Mr. Barker said the family went all winter under the assumption that once spring came around and marching band practice began his daughter would be welcome at the school.

The fact this was not the case, he said, wasn’t brought to his family’s attention until the day before the first rehearsal.

“He (Superintendent David J. Glover) waited until the day before marching band started to tell her the policy and told her to tell us,” Mr. Barker said referring to Director Jill Roberts.

“It was brutal,” he said. “Meaghan cried for three days.”

However following a ruling by the board of education Monday night, Meaghan can continue to march with the band. Mr. Barker said the road to win that right for his daughter wasn’t easy and included attending several board of education meetings.

Mr. Glover said a decision was made at the June 12 board meeting to allow Meaghan to being rehearsing with the band while the board contemplated what to do with the policy.

After approving a first reading of the new policy Monday night, the board gave Meaghan permission to continue as a member of the band. The policy is expected to be finalized at the board’s next meeting.

Mrs. Roberts said she was happy to have Meaghan back on board.

“She’s definitely been a part of the band,” she said. “We’re glad she can march with us this summer.”

Both Mrs. Roberts and Mr. Barker mentioned the support Meaghan received from other band members during the ordeal, noting that not only did band members attend board meetings, but some of them also lobbied the board to change their policy, which prevented home schooled students from participating in the district’s extracurricular activities.

“They were very professional about it,” Mrs. Roberts said. “They went and spoke and then they came back to practice.”

Mr. Barker said the support they received from Meaghan’s bandmates was overwhelming.

“Almost the entire band showed up at the meeting to offer their support,” he said, referring to the attendance at Monday night’s meeting.

“I didn’t even see everybody, because there were a lot of people in the hall who couldn’t in.”

Among those who supported Meaghan’s cause was Drum Majorette Samantha Hall, who along with fellow bandmate Kurstyn Macaulay, participate in sports mergers at Ogdensburg Free Academy.

“I stood up and said it wouldn’t be any different,” Samantha said, referring to the decision made by the Ogdensburg School Board that allows her and Kurstyn to participate in sports there, despite not being enrolled in the district.

“I’m glad they made a decision when they did,” she said Tuesday afternoon. “Our first parade is tomorrow.”

While Mrs. Roberts said she’s glad to have Meaghan back in the band, she also said her hands where tied and without the board deciding to change the policy, there wouldn’t have been anything she could do.

“The policy was very black and white,” she said. “Because I work there I had to follow the policy.”

Mr. Glover said at the time the policy was written there were no home schooled students in the district so it was a non-issue.

“Now there are, so the board wants to give them the chance to participate,” he said. “The board is all about opportunities for kids. As long as they’re in the district, we want them to have those opportunities.”

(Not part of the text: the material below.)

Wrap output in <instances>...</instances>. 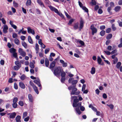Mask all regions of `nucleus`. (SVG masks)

While the district’s new policy will allow home schooled students to participate in extracurricular activities, it is against New York State Law to allow students not enrolled in a school to participate in varsity athletics there, but Mr. Barker said that too may be changing soon.

Following the emergence of Tim Tebow, who was home schooled and allowed to participate in varsity athletics in the state of Florida, Mr. Barker said several states, including New York, have passed or are debating bills that would grant home schooled students equal access to all of a school district’s extracurricular activities.

The bill, which is commonly referred to as “The Tim Tebow Law” is currently pending in the state legislature, he said.